Cruzmaltino fez oferta de pagamento de dívidas em até R$ 10 milhões por ano até 2038

Por, Rio de Janeiro (RJ)
Pedrinho, presidente do Vasco
Presidente do Vasco, Pedrinho • Dikran Sahagian / Vasco

A tentativa do Vasco de aprovar seu terceiro plano coletivo de pagamento de credores junto à Câmara Nacional de Resolução de Disputas (CNRD) da CBF enfrenta uma forte ofensiva jurídica. A proposta enviada pela SAF vascaína, que estabelece um teto anual de desembolso de R$ 10 milhões até o ano de 2038, gerou uma onda de manifestações contrárias por parte de clubes e agentes de jogadores, que agora cobram maior rigor do órgão fiscalizador no julgamento do caso.

O processo entrou em fase decisiva após o encerramento do prazo para manifestações das partes nas últimas duas semanas. Enquanto a CNRD se prepara para proferir uma decisão em breve, o ambiente é de desconfiança entre os credores.

O grupo de oposição inclui rivais como Fluminense, Santos e RB Bragantino, além de empresas de agenciamento de peso, como a Link (do agente André Cury), OTB e Guadagno Sports. Todos rechaçam as condições oferecidas, que recentemente se somaram a outro aporte de R$ 10 milhões já iniciado pelo clube para quitar acordos anteriores.

O cerne das críticas reside na falta de transparência orçamentária e na ausência de garantias sólidas que assegurem o cumprimento do cronograma até 2038. Os credores argumentam que o plano falha em demonstrar viabilidade econômico-financeira real, apontando uma contradição entre a alegação de escassez de recursos e o alto investimento na contratação de reforços em janelas recentes.

Incentivo à inadimplência

Para os advogados das partes interessadas, o modelo proposto pelo Vasco promove uma subatualização da dívida e funciona, na prática, como um incentivo à inadimplência.

A situação tornou-se ainda mais sensível com as atualizações recentes na lista de credores. Entre fevereiro e março de 2026, novos débitos que somam cerca de R$ 1,7 milhão foram incluídos no plano, o que dilui o montante disponível para os demais beneficiários.
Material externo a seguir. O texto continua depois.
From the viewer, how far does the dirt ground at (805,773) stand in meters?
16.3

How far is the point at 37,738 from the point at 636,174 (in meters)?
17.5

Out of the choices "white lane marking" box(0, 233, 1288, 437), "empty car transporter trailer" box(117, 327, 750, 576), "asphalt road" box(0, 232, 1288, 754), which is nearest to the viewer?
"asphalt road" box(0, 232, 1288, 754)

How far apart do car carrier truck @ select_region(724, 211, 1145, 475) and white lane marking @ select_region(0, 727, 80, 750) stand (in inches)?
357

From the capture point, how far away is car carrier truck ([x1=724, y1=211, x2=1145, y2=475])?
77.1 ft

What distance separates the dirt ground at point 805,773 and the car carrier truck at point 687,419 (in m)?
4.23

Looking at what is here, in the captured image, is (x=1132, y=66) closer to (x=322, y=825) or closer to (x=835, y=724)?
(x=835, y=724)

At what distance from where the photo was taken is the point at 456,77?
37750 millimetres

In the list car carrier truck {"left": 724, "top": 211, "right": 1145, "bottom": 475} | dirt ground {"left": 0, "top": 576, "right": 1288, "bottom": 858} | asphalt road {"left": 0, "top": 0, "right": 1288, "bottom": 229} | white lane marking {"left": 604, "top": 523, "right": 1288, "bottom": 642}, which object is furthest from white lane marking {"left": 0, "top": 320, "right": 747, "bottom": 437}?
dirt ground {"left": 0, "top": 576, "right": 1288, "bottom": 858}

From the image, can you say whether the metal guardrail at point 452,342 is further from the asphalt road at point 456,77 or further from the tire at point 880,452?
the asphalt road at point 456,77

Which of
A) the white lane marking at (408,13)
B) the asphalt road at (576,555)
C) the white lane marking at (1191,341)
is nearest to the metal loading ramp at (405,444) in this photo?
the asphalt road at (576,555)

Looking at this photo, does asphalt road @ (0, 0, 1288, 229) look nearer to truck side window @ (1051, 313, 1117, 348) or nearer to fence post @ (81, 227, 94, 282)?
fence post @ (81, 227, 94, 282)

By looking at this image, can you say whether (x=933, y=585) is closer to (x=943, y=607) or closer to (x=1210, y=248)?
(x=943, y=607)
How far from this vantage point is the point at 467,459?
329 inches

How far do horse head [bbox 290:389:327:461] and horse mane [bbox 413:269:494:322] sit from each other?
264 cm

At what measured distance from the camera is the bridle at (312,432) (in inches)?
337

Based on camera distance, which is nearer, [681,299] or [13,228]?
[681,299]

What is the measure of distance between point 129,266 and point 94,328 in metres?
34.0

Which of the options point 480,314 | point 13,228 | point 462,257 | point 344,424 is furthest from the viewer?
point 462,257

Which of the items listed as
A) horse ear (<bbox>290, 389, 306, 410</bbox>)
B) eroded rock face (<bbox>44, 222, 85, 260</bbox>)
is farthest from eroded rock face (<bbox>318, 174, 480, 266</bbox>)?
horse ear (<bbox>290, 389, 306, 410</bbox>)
Segundo o escritório Trengrouse Gonçalves Advogados, em contato com o portal ge, essa inclusão compromete as projeções de pagamento, uma vez que o limite sugerido pelo clube passaria a ser repartido entre um número maior de credores, baseando-se em eventos financeiros incertos e reduzindo as expectativas de recebimento individual.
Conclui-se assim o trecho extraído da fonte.